Power grids: five EU states push back against Brussels
Five EU states reject Brussels' centralized grid planning model. A standoff that could derail Europe's green transition and raise consumer energy bills.
At a Glance
Bulgaria, Finland, France, Poland, and Sweden are accusing the European Commission — the bloc’s executive arm — of overreaching into national energy policy with a one-size-fits-all planning model
The coalition is calling for a Europe built on coordinated regional systems, not a fully centralized energy union directed from Brussels
Their core concern: massive cross-border power lines built out of sync with national grid upgrades, leaving expensive infrastructure underused while consumers foot the bill through higher electricity prices
Five capitals say no to Brussels
In December 2025, the European Commission — the EU’s executive arm — launched an ambitious legislative proposal to overhaul the rules governing trans-European energy infrastructure.

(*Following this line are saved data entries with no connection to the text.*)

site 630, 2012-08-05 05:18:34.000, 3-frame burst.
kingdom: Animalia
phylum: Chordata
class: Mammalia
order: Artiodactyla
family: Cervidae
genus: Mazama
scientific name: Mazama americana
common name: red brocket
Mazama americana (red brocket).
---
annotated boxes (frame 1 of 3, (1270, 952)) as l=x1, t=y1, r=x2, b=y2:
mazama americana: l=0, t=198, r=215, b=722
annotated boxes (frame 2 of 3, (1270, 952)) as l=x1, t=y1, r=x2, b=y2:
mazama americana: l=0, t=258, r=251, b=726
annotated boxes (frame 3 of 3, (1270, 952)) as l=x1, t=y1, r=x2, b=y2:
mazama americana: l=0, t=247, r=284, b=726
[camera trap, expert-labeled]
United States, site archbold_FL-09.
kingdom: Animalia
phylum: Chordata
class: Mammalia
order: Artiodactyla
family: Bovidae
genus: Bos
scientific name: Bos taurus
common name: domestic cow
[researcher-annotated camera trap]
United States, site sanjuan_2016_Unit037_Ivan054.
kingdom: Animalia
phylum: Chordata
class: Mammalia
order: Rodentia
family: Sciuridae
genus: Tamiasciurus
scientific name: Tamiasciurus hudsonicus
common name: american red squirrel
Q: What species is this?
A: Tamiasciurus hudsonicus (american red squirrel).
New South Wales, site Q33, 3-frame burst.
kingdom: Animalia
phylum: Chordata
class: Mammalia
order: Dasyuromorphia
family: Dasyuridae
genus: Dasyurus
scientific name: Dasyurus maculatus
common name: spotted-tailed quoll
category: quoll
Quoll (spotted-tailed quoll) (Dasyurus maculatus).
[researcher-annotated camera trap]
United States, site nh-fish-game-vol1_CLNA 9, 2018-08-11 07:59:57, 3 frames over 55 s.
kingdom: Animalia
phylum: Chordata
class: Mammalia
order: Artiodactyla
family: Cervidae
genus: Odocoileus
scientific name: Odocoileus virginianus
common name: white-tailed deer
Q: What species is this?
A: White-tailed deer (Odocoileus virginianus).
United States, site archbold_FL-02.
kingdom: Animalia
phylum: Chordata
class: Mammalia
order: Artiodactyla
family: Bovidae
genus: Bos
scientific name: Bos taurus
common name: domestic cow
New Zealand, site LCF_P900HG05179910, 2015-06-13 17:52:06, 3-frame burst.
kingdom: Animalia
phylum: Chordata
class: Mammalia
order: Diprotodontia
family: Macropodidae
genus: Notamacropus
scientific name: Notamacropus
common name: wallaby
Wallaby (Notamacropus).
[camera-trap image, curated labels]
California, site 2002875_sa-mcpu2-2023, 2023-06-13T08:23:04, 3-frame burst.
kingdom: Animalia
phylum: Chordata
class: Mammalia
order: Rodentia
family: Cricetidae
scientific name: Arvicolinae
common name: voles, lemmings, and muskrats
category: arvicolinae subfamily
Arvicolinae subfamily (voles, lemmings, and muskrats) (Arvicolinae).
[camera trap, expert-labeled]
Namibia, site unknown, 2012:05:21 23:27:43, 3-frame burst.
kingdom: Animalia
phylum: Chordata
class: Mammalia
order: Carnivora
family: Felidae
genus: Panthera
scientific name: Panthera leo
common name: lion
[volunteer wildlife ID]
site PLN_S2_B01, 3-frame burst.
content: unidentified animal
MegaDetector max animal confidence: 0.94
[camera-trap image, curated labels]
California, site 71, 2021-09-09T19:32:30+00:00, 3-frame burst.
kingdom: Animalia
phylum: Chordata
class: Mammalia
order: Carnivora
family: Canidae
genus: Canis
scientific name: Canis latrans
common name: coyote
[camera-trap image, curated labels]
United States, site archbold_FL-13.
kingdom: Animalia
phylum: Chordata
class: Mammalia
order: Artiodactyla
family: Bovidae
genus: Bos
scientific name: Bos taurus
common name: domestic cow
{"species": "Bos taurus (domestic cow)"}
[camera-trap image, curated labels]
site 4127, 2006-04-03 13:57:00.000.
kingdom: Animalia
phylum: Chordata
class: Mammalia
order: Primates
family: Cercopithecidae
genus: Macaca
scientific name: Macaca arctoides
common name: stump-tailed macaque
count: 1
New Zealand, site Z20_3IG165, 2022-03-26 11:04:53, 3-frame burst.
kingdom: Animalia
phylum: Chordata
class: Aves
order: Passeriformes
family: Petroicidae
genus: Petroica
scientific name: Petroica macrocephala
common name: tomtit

The centerpiece: a “central scenario,” a unified planning framework designed to guide long-term electricity grid investments across all 27 member states. The stated goal — accelerating integration and decarbonization — is beyond political dispute. The method is not.
Bulgaria, Finland, France, Poland, and Sweden have jointly signed an internal document pushing back hard against this approach. These five countries — spanning an energy landscape as varied as French nuclear power, Nordic hydroelectricity, and Polish coal — agree on one thing: the Commission is overstepping the bounds of national competence.
A single blueprint, a structural problem
The coalition’s central argument is methodological. A unified planning scenario, they contend, wrongly assumes there is only one path to achieving the EU’s energy and climate targets. In reality, national electricity systems are the product of decades of political choices, geographic constraints, and industrial histories that cannot be reduced to a standardized model.
The practical risk, as laid out in the document: cross-border interconnections could be planned without alignment with ongoing domestic grid upgrades, leaving costly infrastructure stranded — and underused — while consumers absorb the losses through their electricity bills.
The five signatories are proposing an alternative architecture: coordinated regional systems in which national transmission operators — France’s Réseau de Transport d’Électricité (RTE) and Sweden’s Svenska kraftnät, for instance — retain technical authority over planning. The Commission would be repositioned as a coordinator, not a director. Think of it as the difference between a federal agency setting binding national standards and one that convenes states around shared objectives while leaving implementation to them.
An old tension, sharpened by urgency
This jurisdictional conflict is not new — but the post-Ukraine energy shock has given it new intensity. Since Russia’s 2022 invasion, the EU has sharply accelerated its push for energy security, electrifying industry and integrating renewables at an unprecedented pace. That urgency gave the Commission political cover to expand its strategic oversight role — which, in turn, appears to have transformed a technical coordination question into a live sovereignty dispute.
It is plausible that the alignment of five governments as politically and energetically diverse as France and Poland — whose energy postures diverge sharply — signals something beyond a technical disagreement. This could indicate a structured political resistance to any further extension of Brussels’ decision-making perimeter over critical infrastructure.
A critical coalition, not a dissident one
The five countries are not walking away from European cooperation. They explicitly acknowledge the need for cross-border interconnections to achieve decarbonization and energy security. This is not a veto — it is a counter-proposal: deepen and extend existing regional planning frameworks rather than replace them with a top-down, Brussels-designed blueprint.
Within the European Parliament — the EU’s directly elected legislative body — the bill’s lead lawmaker, MEP Tsvetelina Penkova (Socialists and Democrats, Bulgaria), broadly supports a stronger EU-level planning architecture anchored in a central scenario. She is also pushing to preserve some national input and build in transparency safeguards. The tension, in other words, does not stop among member state governments — it runs through the institutions themselves.
Analysis — What this standoff actually reveals
The five-country pushback exposes a deep contradiction at the heart of Europe’s energy union project. The EU needs integrated planning to meet its climate targets — power grids don’t respect borders, and infrastructure investment operates on 20- to 30-year horizons. But member states continue to treat their electricity networks as a sovereign asset, on a par with their defense capabilities or tax systems.
What is at stake here is not merely a disagreement over planning methodology. It is a fundamental question about which level of government is the legitimate decision-maker for critical infrastructure investment. National grid operators hold operational knowledge that Brussels does not possess. The Commission holds a pan-European strategic vision that national operators, by design, will never produce on their own.
Beyond a certain threshold of centralization, member states choose to block rather than delegate — even when the goal they claim to share depends on exactly that delegation.
The Bottom Line
Will five member states be enough to redraw the institutional architecture of Europe’s energy transition — or will their united front simply force the Commission to adjust its method without abandoning its ambition? The answer, in the legislative negotiations ahead, will say a great deal about what the energy union is actually worth, and how wide the gap remains between its declared objectives and its decision-making reality.